# We need help!!



## Jesse (May 5, 2013)

We just got Gracie about a week and a half ago, and the breeder lived about 5 hours away, so we took her immediately to our cottage up north. We just kind of got her on the way and then she stayed up there with us for about a five day period for the 4th of July. Now we have her back home to her permanent house and I'm almost wondering if she has some sort of infection or sickness. There are some days where she can hold it all day and we can kind of predict when she has to pee and can get her outside, and then there are days where she will literally pee herself in our kitchen about six times in the same hour. I'm wondering if she has a bladder infection or something or is this normal? For instance as I'm writing this I just got done cleaning up her pee, took her outside to pee more, she came back in and peed herself, I put her in her crate to clean that up, she peed herself in her crate like three seconds later, and I'm wondering what to do .. is this a serious issue or is she just being a puppy? It seems very sporadic that some days she can hold it all day and some days she's peeing every 10 minutes on the dot. Last night she didn't even have an accident the whole night!

Any help would be appreciated!!!


----------



## SteelCityDozer (Aug 25, 2011)

Has she seen a vet yet? I took each of my dogs to the vet within days of bringing them home. If you need to go, take a urine sample for testing for UTI.


----------



## MilesMom (Jun 21, 2012)

You should take to vet a few days after you get from breeder just for a check up and often it's a part of the contract with the breeder. 

Otherwise, puppies need to go out a lot. We took Miles every 20-30 min the first few weeks. They are still learning how to control their bladders at this age and often won't completely empty themselves when the go while young.


----------



## Jrod (Dec 12, 2012)

Hello Jesse,
first off congrats on your new V pup! Also make sure to post a pic of Gracie as puppy pics are a must on these forums because we have some V pup addicts here!!!

As for Gracie and her peeing issue, remember this...take her out to potti every 30 minutes, after everytime she eats, and drinks, which ever happens first. You will have to maintain this schedule for a few months.

As a pup your girl has very little to no control over her bladder. Always make sure you praise her when she potties outside and never scold or discipline her for an accident while inside. 

If she has an accident in the house it was most likely cause you were not paying attention to her. V pups require all your attention when they are out of their crate. If you can't keep an eye on here while she is in the house she needs to be in her crate. 

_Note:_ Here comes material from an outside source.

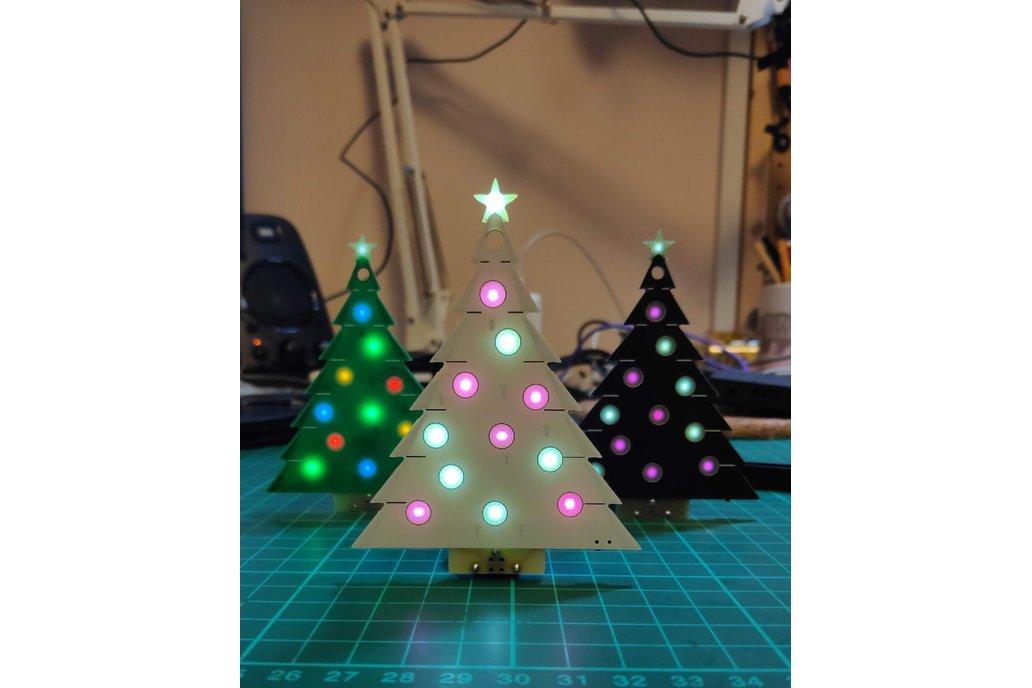Christmas 3 PCB 1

Over time you will beging to be able to read the signs that she needs to go out to potty. Eventually she will be able to tell you that she needs to go, but that depends on the pup and can take months before it happens. Always remember there will be ups and downs with potty training.

If you feel she may be having more issues with her frequency in pottying, then definitetly take her to the vet so they can assess her.

I hope this helps!

Jrod


----------



## Jesse (May 5, 2013)

Thank you everyone for the quick replies. I haven't gotten her into the vet yet because I am deciding which one I want to take her to still. She has only been in her "permanent" house about two days. I know that is absolutely necessary to get her there and I'm hoping to accomplish that tomorrow. I thought I would ask on this website because you guys are so knowledgeable. I was telling one of the guys at work about her and he said they had to put their dog down because they found out she had bladder issues due to kidney disease so I immediately thought of worst case scenarios for my little Gracie. I really hope nothing is seriously wrong with her but it just seems so inconsistent how one day she will have no accidents and the next she will pee herself six times in two hours. The consensus is that this is still pretty normal for a puppy though? Thanks for all the help guys! I will post pics soon!


----------



## MilesMom (Jun 21, 2012)

For sure this can be normal (still recommend a vet visit  ) 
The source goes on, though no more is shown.